Since the spring, University of Louisville Hospital emergency room clinicians have asked four direct questions of all emergency room patients, making sure the patient didn't have a spouse, partner or other family member in the room at the time. They ask: Have you been injured, hit, kicked, punched in the past year, and, if so, by whom? Do you feel unsafe in your current relationship? Is there a partner from a previous relationship who is making you feel unsafe now? Are you here today for injuries related to intimate partner violence?

When assessing patients and reviewing their medical records, clinicians now see prompts on their hospital computer screen, which include a few lines of dialogue to introduce the questions and to inform patients that all patients are asked questions related to intimate partner violence. Staff also are given a few lines to help them know how to respond if a patient makes known they are a victim of domestic abuse.

Out of the shadows
In April, patient advocates made visits to 21 patients identified as victims of intimate partner abuse through the new screening process; in May, they met with 30 patients, and 31 in June. Corzine said especially notable is that during those three months, the hospital identified 17 patients who did not come in for physical injuries related to domestic partner violence, but who did disclose intimate partner violence as part of the screening process. Those patients were all linked to advocates.

Bridges added, "The program could literally be saving people from being killed by catching them before the situation becomes lethal and connecting them immediately with needed services."

One advocate visited with a woman who came into the emergency room with depression and chest pains, and disclosed she'd had been abused by her partner, including during a pregnancy. The woman wasn't ready yet to leave that partner, but Reif said, "She now knows we have options for her."

A window of opportunity
To develop the approach, KentuckyOne and the Center for Women and Families teamed up with the Mary Byron Project. The organizations said the effort is "grounded in the philosophy that violence is preventable and a medical visit offers a brief moment to engage with and connect victims to needed services — and to end the cycle of violence."

The Mary Byron Project is a Louisville-based organization established in 2000 in memory of a woman who was murdered by her intimate partner. It supports efforts to attack the root causes of domestic violence.

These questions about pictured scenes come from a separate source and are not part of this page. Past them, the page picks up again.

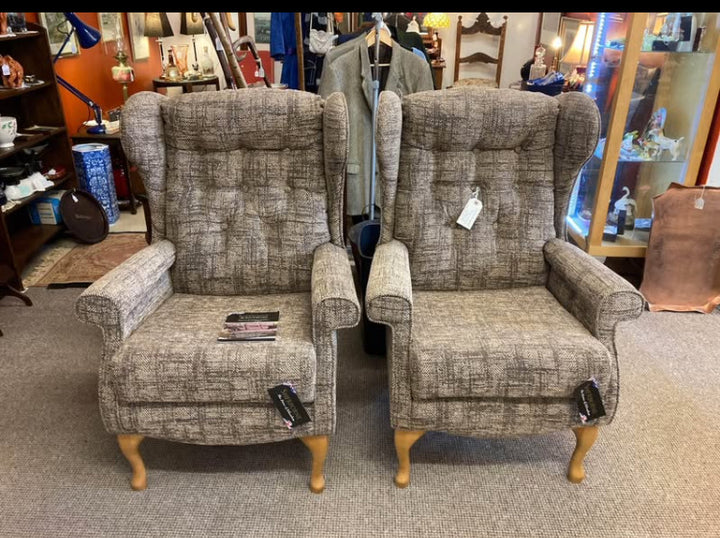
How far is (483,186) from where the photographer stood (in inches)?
81.7

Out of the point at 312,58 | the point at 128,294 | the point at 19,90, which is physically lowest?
the point at 128,294

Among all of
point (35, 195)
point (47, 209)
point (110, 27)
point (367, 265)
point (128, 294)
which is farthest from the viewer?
point (110, 27)

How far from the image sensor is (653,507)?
1664 millimetres

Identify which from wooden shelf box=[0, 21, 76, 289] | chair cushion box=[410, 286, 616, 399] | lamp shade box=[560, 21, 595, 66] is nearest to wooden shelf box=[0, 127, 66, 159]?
wooden shelf box=[0, 21, 76, 289]

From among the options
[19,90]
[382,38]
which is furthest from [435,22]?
[19,90]

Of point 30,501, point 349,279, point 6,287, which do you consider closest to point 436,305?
point 349,279

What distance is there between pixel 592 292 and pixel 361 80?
1.57 m

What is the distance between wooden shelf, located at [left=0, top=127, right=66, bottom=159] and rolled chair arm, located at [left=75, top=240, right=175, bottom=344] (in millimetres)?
1446

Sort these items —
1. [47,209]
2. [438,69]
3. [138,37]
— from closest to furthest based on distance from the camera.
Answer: [47,209]
[138,37]
[438,69]

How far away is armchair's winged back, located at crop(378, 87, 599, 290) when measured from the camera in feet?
6.50

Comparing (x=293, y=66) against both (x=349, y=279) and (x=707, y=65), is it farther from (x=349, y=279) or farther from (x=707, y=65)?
(x=707, y=65)

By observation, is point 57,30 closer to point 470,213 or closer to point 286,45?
point 286,45

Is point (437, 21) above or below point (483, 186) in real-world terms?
above

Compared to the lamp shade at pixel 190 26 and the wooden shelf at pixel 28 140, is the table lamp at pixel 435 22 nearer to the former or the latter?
→ the lamp shade at pixel 190 26
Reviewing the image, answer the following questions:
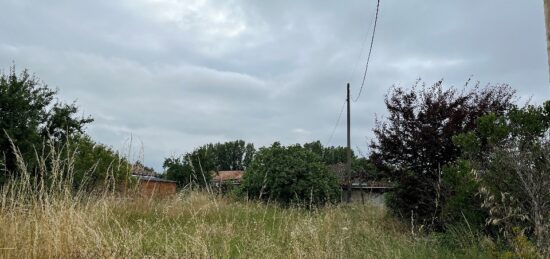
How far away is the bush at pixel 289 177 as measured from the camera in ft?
44.8

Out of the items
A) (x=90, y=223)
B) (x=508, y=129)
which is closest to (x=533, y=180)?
(x=508, y=129)

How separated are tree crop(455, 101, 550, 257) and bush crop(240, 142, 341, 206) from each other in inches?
309

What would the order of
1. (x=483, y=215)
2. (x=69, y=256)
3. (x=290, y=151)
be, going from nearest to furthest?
1. (x=69, y=256)
2. (x=483, y=215)
3. (x=290, y=151)

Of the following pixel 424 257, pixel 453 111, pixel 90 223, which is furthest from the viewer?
pixel 453 111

It highlights innovations and approaches that demonstrate promise in breaking the cycle of domestic violence.

For example, the KentuckyOne project is modeled after the Rose Brooks' Bridge Program, which is in use in some Kansas City-area emergency rooms, Bridges said.

A $150,000 grant from the Jewish Heritage Fund for Excellence is funding the Louisville effort. That fund is a nonprofit that awards grants to invest in the area's health care, to foster innovative research and to support the Louisville Jewish community. The fund was created when Jewish Hospital HealthCare Services hospital operations merged with Saint Joseph Health System in Lexington, Ky., to form KentuckyOne.